9. The method of claim 1, wherein the fatty liver disorder is selected from the group consisting of Non-Alcoholic Fatty Liver Disease (NAFLD), and Non-Alcoholic Steatohepatitis (NASH).

10. The method of claim 1, comprising administering the EPA-E to the subject in an amount between about 1800 and about 2700 mg per day.

11. The method of claim 1, comprising administering to the subject at least 1800 mg of the EPA-E per day.

12. The method of claim 1, comprising administering to the subject at least 2700 mg of the EPA-E per day.

13. The method of claim 1, wherein the subject is further characterized by having at least one condition selected from the group consisting of high triglycerides, low HDL-C, impaired glucose tolerance, and impaired metabolic syndrome.

14. The method of claim 7, wherein the subject exhibits, as compared to a baseline pretreatment level, at least 5% reduction in ALT and/or AST.

15. The method of claim 1, further comprising determining in the subject prior to treatment a baseline level in serum of at least one member selected from the group consisting of ALT in a range of 10 to 300 IU/L, AST in a range of 10 to 250 IU/L, HDL-C in a range of 25 to 55 mg/dl, LDL-C in a range of 100 to 200 mg/dl, triglycerides in a range of 100 to 1000 mg/dl, TC in a range of 170 to 300 mg/dl, High TG, low HDL-C, TG/HDL-C ratio in a range of 3.75 to 10, non-HDL-C in a range of 100 to 250 mg/dl, Free fatty acid in a range of 400 to 1000 μEq/L, HOMA-IR in a range of 1.5 to 5, HbA1c in a range of 5.7 to 10%, and Fasting plasma glucose in a range of 100 to 200 mg/dl.

16. The method of claim 1, wherein the pharmaceutical composition is administered to the subject 1 to 4 times per day.

17. The method of claim 1, wherein the pharmaceutical composition is a self-emulsifying composition that comprises 50 to 95% by weight of the EPA-E.

18. The method of claim 1, wherein the pharmaceutical composition comprises 5 to 50% by weight of an emulsifier having a hydrophilic lipophilic balance of at least 10.
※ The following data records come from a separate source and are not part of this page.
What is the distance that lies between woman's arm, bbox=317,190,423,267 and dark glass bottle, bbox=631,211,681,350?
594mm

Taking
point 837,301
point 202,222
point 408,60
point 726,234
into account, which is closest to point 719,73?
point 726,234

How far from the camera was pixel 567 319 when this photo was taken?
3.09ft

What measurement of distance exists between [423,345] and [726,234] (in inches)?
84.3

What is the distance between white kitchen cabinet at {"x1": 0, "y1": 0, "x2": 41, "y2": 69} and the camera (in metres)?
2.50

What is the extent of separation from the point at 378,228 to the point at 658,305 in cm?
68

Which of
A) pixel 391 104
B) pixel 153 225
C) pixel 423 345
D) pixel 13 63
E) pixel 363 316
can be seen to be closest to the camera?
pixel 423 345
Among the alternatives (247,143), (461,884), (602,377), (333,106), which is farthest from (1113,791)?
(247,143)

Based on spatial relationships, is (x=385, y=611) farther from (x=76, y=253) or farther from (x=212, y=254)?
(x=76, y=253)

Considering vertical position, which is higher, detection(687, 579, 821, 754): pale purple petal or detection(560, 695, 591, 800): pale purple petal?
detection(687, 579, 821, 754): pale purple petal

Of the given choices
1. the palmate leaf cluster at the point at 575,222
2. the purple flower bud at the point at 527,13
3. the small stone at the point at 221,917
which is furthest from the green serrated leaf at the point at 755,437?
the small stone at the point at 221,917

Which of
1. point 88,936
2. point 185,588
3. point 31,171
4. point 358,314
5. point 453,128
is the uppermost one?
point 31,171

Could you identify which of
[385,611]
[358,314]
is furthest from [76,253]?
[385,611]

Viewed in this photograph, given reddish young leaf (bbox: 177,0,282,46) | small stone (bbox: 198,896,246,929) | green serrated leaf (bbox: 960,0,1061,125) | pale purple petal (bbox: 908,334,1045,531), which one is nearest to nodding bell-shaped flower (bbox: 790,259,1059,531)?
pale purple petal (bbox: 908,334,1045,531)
19. The method of claim 1, wherein the pharmaceutical composition comprises ethanol, the content of which is up to 4% by weight in relation to the total content of the self-emulsifying composition.

20. The method of claim 1, wherein the pharmaceutical composition comprises an emulsifier that is at least one member selected from the group consisting of polyoxyethylene hydrogenated castor oil, polyoxyethylene sorbitan fatty acid ester, polyoxyethylene castor oil, polyethylene glycol fatty acid ester, polyoxyethylene polyoxypropylene glycol, sucrose fatty acid ester, and lecithin.

21. The method of claim 1, wherein the pharmaceutical composition comprises a lecithin.

22. The method of claim 1, wherein the pharmaceutical composition comprises a polyhydric alcohol.

23. The method of claim 1, wherein the pharmaceutical composition further contains at least one member selected from the group consisting of docosahexaenoic acid, a pharmaceutically acceptable salt, and a pharmaceutically acceptable ester thereof.

24. The method of claim 1, wherein the pharmaceutical composition comprises the EPA.

25. The method of claim 1, wherein the pharmaceutical composition further comprises ethyl docosahexaenoate.

26. The method of claim 1, wherein the pharmaceutical composition comprises an emulsifier, and wherein the total content of the emulsifier is 10 to 100 parts by weight in relation to 100 parts by weight of at least one compound selected from the group consisting of ω3 polyunsaturated fatty acids and their pharmaceutically acceptable salts and esters in the pharmaceutical composition.

27. The method of claim 1, wherein EPA-E present in the pharmaceutical composition is at least 40% by weight in total of fatty acids and derivatives thereof.

28. The method of claim 1, wherein the pharmaceutical composition-comprises the EPA-E.

29. The method of claim 1, wherein the subject is non diabetic, pre-diabetic, or mildly diabetic.